In order to verify the accuracy of our approach, we performed extensive experiments with both synthetic and real data. Two sets of synthetic trajectories (one with dependent and one with independent data) have been generated with a Matlab simulator in order to evaluate both the solutions (with dependent and independent variables). We also evaluated the average mutual information on real data. The average value for real data is high enough to mean that some correlation exists between the angles and the speed in the considered scenario. This is not true in general, but it heavily depends on the context of application and the collected data.

 

Table 1

 

 

The robustness of the proposed sequences’ comparison algorithm has been tested performing two different kinds of experimental campaigns. The first campaign evaluates the performance of our approach in some specific situations, where common approaches tend to fail. First, the robustness against small fluctuations around the zero value of θ (row “Periodicity” of Table 1) has been evaluated by generating trajectories that are composed by a unique straight almost-zero direction with added noise. In this case, the system is able to cluster together all the trajectories thanks to the use of circular (i.e. wrapped) statistics to model angular data.

 

Subsequently, we tested the capability of the system to handle sequences of either the same principal directions or speeds, but given in different order (rows “Sequence” of Table 1). In this case, both the proposed statistical measure and the alignment technique concur to filter out the noise and to correctly cluster this kind of data. Then, a specific test was performed to verify the robustness against severe noise on either angular or speed values (rows “Noise”). The second test campaign evaluates the accuracy of the proposed approach performing sequences’ classification on a large amount of data. Synthetic and real data are used for testing, and two synthetic sets are provided with either dependent or independent data (rows 6 and 7 of Table 1). The real test (row 8) is composed by 356 trajectories collected by the system previously mentioned and manually ground-truthed. The set of trajectories has been divided randomly in 200 trajectories in the training set and the remaining in the testing set. Examples of the obtained classes (superimposed to a bird-eye view of the multiple camera scenario) are shown in Fig. 3. Please note that trajectories of the same color belong to the same class.

 

Figure 3

 

Further details can be found in several papers accepted in the last months on this topic. More specifically, the paper presented in oral at International Conference on Advanced Video and Signal-based Surveillance (AVSS) conference held in Genova, Italy on September 2009, and those presented in posters at International Workshop on Multimedia in Forensics (MiFOR) held in Bejing (China) on October 2009 and at International Conference on Imaging for Crime Detection and Prevention (ICDP) held in London (UK) on December 2009. Moreover, recently the result of this work has been accepted for the prestigious International Conference on Pattern Recognition (ICPR) to be held in Instanbul (Turkey) on August 2010.

References

Bibliography

·         Bahlmann, C. (2006). Directional features in online handwriting recognition. Pattern Recognition , 39, 115-125.
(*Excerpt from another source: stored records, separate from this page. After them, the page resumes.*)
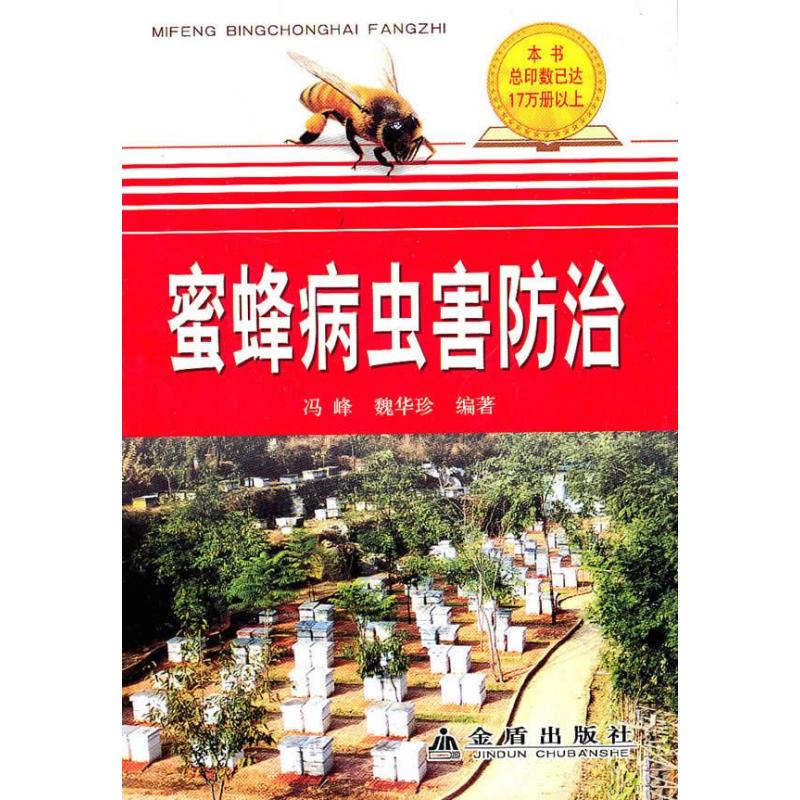 正版蜜蜂病虫害防治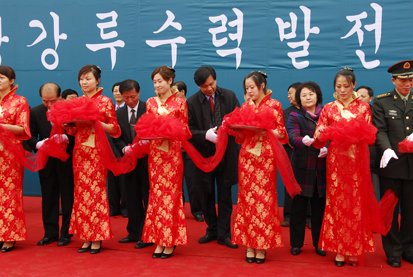 中朝在鸭绿江合建两座水电站 总投资11亿元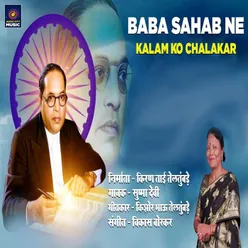Baba Sahab Ne Kalam Ko Chalakar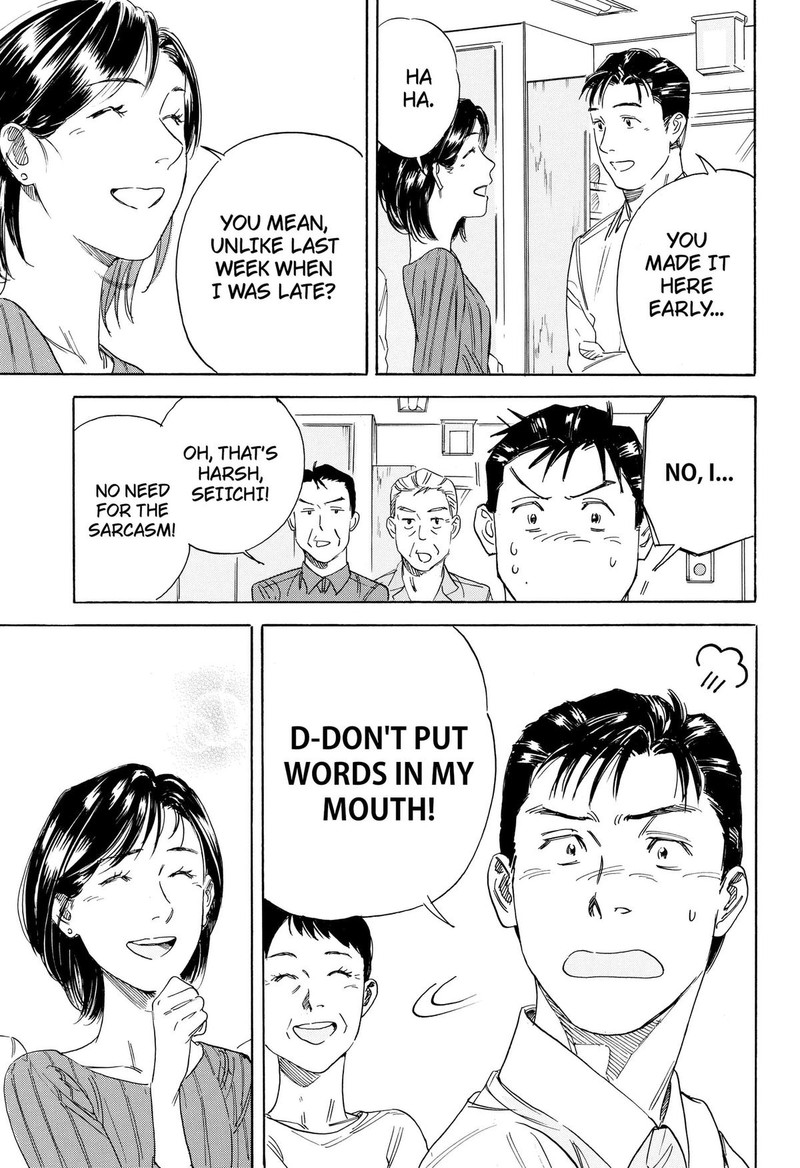 Nanatousei Wo Mitsukete 2 19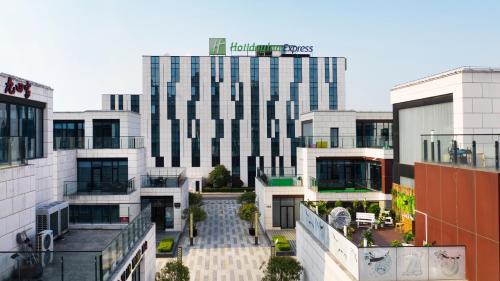 Holiday Inn Express Shanghai Gongkang, an IHG Hotel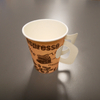 Custom Logo Coffee Disposable Customizable Size Handle Paper Cup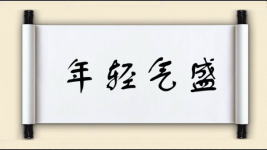 年轻气盛图片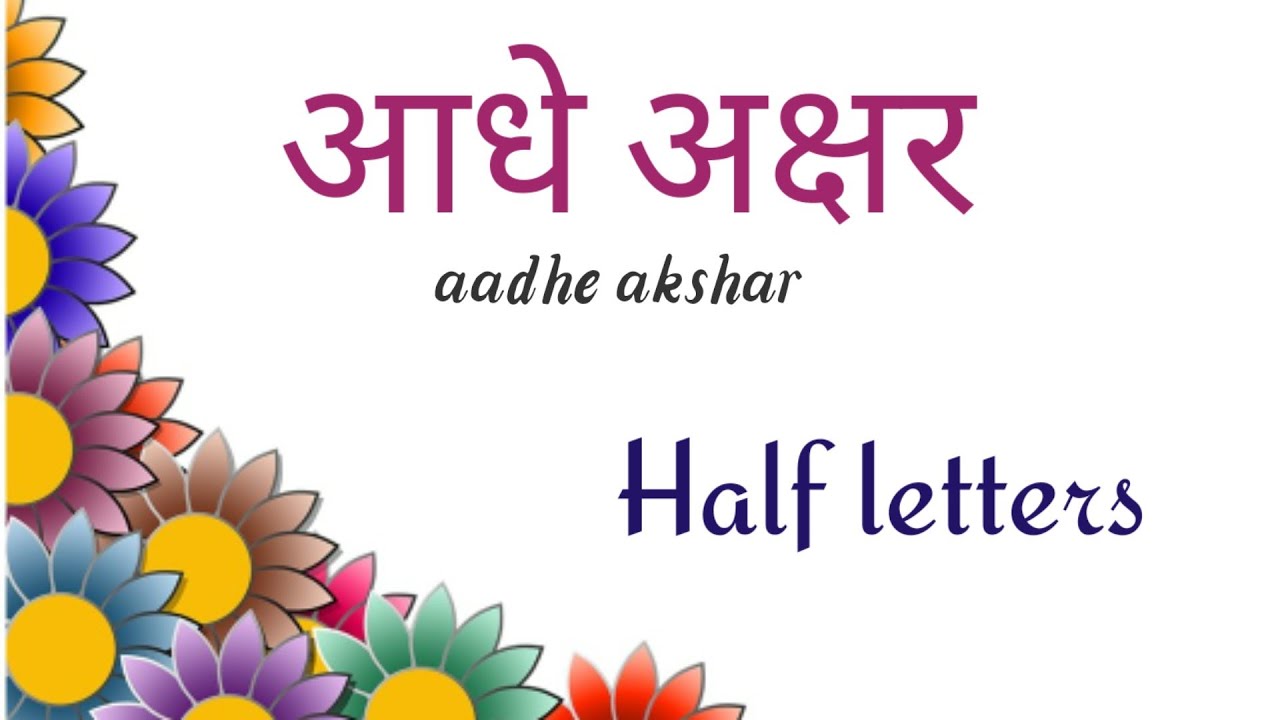 Half letters in hindi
·         Calderara, S., Cucchiara, R., & Prati, A. (2008). Bayesian-competitive consistent labeling for people surveillance. IEEE Trans. on PAMI , 30 (2), 354-360.

·         Mardia, K. (1972). Statistics of directional data.

·         Morris, B., & Trivedi, M. (2008). A survey of vision-based trajectory learning and analysis for surveillance. IEEE Transactions on Circuits and Systems for Video Technology , 1114-1127.